What lines of the data below hold the string "scar"? Copy each one out.

[Extracted records]
:::
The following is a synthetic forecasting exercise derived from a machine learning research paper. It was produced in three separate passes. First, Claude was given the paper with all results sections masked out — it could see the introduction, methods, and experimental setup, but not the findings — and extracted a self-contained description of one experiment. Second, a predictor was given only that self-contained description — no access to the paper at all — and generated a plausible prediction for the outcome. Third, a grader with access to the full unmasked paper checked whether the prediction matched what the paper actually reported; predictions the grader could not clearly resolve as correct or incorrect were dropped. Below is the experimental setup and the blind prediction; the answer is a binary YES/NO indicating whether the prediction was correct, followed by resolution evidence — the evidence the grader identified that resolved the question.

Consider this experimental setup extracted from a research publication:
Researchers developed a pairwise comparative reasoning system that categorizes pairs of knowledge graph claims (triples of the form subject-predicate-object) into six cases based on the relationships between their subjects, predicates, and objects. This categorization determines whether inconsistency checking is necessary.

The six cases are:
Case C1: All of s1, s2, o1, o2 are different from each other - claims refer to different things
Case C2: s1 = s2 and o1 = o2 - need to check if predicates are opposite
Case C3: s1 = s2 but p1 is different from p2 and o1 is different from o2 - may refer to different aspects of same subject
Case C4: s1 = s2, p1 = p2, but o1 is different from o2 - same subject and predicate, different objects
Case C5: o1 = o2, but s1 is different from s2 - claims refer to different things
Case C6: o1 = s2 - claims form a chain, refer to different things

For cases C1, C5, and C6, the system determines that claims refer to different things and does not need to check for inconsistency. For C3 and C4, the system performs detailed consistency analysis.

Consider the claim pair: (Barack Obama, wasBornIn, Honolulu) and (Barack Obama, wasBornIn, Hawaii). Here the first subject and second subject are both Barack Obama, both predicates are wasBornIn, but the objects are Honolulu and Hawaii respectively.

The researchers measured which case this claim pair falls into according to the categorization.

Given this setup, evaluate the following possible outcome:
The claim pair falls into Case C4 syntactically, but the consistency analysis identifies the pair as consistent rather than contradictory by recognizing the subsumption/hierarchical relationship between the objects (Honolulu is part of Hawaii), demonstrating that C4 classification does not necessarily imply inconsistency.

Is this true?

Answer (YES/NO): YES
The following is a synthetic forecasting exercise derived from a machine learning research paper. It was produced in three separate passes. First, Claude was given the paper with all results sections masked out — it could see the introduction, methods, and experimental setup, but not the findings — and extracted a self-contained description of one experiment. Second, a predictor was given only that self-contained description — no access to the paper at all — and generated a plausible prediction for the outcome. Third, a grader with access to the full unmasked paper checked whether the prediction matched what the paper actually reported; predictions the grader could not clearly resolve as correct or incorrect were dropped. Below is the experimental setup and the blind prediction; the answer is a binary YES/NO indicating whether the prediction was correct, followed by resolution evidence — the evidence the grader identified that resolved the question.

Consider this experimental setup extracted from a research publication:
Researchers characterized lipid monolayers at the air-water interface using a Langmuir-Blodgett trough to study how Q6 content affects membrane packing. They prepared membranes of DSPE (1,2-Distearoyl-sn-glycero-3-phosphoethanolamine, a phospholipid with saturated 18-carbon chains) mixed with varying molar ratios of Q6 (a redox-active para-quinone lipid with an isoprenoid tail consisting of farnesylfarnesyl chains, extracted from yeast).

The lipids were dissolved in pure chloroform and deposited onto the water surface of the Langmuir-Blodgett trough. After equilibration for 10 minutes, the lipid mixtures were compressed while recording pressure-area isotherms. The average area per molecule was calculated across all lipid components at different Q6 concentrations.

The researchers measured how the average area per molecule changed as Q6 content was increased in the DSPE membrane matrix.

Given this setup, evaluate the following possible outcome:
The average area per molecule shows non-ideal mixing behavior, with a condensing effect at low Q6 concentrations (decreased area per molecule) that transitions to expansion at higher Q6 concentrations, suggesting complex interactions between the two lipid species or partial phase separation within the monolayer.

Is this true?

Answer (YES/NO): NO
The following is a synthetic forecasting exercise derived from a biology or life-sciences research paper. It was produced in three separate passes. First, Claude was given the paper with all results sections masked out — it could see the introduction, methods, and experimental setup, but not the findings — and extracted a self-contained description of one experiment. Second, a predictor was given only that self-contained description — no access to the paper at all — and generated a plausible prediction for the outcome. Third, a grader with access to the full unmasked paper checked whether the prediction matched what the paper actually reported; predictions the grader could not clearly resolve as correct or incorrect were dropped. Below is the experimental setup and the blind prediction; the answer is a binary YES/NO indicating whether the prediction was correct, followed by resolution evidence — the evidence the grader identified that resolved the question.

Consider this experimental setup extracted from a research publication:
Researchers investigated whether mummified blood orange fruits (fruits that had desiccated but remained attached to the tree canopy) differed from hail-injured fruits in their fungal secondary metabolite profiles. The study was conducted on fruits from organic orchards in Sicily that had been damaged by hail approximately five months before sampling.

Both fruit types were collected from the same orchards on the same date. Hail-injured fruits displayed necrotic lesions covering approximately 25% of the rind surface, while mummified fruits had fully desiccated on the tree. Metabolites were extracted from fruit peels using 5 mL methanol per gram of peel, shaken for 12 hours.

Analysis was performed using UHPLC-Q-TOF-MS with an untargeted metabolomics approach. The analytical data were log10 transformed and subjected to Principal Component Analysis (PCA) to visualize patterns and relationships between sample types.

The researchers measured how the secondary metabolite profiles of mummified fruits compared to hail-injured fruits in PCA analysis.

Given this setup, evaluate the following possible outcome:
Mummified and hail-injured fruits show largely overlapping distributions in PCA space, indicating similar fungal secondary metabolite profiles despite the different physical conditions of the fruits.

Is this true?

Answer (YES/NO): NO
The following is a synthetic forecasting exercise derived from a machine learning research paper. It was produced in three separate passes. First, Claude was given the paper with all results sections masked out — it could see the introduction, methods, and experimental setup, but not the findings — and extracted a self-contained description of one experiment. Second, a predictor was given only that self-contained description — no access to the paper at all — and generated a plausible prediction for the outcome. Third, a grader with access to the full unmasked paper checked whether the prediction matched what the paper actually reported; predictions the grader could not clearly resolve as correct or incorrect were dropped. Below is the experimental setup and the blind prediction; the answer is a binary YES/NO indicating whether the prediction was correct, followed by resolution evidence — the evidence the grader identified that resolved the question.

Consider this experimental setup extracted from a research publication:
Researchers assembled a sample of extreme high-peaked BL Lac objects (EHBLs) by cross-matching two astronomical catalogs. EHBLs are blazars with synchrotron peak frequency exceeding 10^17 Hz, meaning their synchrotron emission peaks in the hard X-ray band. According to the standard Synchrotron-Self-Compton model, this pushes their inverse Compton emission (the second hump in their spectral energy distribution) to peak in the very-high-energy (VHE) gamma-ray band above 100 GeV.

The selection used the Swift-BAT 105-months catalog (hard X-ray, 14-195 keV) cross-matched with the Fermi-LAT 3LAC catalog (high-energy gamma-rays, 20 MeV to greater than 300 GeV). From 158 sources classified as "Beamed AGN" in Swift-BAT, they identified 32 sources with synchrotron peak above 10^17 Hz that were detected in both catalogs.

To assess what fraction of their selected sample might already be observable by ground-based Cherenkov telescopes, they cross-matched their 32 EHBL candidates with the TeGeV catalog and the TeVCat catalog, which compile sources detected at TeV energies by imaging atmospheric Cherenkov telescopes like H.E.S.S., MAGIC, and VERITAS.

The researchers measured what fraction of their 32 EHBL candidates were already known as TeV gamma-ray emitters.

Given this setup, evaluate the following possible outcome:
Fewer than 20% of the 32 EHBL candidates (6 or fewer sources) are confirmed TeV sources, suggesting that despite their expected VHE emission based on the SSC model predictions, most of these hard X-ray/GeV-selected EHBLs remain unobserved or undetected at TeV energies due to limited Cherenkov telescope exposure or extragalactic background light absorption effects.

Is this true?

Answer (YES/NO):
:::
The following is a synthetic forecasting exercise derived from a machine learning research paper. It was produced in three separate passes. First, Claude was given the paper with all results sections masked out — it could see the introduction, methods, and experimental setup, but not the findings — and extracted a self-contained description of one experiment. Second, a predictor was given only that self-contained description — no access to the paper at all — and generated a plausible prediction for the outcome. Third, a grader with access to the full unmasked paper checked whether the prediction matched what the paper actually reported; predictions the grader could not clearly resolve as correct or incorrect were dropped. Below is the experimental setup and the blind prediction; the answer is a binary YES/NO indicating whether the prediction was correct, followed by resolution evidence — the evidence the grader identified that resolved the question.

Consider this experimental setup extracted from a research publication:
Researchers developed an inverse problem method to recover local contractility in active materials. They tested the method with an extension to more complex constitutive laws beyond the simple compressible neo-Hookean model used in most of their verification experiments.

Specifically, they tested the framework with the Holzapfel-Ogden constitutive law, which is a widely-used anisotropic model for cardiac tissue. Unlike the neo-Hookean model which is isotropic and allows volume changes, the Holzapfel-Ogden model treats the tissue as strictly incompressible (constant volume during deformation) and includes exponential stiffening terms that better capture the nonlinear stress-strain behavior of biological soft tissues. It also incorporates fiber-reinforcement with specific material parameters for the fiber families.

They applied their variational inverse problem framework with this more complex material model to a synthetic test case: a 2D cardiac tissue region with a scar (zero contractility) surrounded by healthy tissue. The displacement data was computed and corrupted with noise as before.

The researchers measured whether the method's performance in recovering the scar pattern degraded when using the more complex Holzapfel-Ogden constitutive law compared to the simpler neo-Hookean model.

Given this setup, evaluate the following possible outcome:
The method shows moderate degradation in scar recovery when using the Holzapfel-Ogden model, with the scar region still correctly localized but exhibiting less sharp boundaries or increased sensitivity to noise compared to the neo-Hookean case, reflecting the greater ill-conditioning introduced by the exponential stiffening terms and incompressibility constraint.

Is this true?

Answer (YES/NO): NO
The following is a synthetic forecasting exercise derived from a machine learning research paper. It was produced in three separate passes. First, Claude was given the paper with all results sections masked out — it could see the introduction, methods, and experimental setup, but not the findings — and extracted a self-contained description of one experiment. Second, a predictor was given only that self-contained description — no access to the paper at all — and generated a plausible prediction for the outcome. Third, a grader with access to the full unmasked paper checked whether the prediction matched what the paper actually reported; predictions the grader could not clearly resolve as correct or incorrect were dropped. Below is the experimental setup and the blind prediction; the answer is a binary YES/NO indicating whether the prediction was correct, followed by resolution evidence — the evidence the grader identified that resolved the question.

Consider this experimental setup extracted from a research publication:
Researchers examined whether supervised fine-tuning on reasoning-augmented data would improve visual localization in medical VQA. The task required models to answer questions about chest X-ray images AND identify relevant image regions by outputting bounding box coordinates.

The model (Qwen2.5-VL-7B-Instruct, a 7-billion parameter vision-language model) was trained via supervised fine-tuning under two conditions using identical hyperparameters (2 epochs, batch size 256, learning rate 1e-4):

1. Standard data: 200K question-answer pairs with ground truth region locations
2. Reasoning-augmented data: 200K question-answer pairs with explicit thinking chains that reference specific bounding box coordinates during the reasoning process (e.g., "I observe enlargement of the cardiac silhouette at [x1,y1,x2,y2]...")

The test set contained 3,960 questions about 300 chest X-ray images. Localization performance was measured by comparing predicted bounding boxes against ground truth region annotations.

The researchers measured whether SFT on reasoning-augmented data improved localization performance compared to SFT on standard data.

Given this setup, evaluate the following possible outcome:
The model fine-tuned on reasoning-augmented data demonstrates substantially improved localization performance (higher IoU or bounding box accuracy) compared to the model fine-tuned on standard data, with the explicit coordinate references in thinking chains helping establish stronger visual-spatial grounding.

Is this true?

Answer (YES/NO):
:::
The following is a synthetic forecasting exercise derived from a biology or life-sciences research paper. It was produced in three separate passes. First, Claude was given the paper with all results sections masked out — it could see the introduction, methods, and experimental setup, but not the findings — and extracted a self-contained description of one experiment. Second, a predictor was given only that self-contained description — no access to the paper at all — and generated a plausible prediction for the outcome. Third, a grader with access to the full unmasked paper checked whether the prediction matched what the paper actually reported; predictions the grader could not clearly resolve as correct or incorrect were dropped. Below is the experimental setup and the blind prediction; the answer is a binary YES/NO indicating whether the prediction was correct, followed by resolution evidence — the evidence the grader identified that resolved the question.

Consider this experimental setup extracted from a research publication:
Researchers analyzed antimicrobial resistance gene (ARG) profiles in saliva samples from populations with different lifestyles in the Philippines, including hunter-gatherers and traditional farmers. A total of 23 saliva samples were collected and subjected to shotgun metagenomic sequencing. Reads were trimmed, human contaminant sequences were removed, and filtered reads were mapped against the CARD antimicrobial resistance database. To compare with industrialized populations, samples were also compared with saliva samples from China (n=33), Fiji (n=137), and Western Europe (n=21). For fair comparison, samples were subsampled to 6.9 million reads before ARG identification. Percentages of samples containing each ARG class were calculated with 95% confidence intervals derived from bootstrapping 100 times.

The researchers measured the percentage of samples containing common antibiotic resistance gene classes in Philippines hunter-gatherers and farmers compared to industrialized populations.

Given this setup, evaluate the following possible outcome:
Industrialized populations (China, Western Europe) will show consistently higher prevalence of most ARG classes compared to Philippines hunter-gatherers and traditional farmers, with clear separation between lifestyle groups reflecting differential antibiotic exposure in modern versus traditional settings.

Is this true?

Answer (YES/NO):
:::
Answer space –
They applied their variational inverse problem framework with this more complex material model to a synthetic test case: a 2D cardiac tissue region with a scar (zero contractility) surrounded by healthy tissue. The displacement data was computed and corrupted with noise as before.
The researchers measured whether the method's performance in recovering the scar pattern degraded when using the more complex Holzapfel-Ogden constitutive law compared to the simpler neo-Hookean model.
The method shows moderate degradation in scar recovery when using the Holzapfel-Ogden model, with the scar region still correctly localized but exhibiting less sharp boundaries or increased sensitivity to noise compared to the neo-Hookean case, reflecting the greater ill-conditioning introduced by the exponential stiffening terms and incompressibility constraint.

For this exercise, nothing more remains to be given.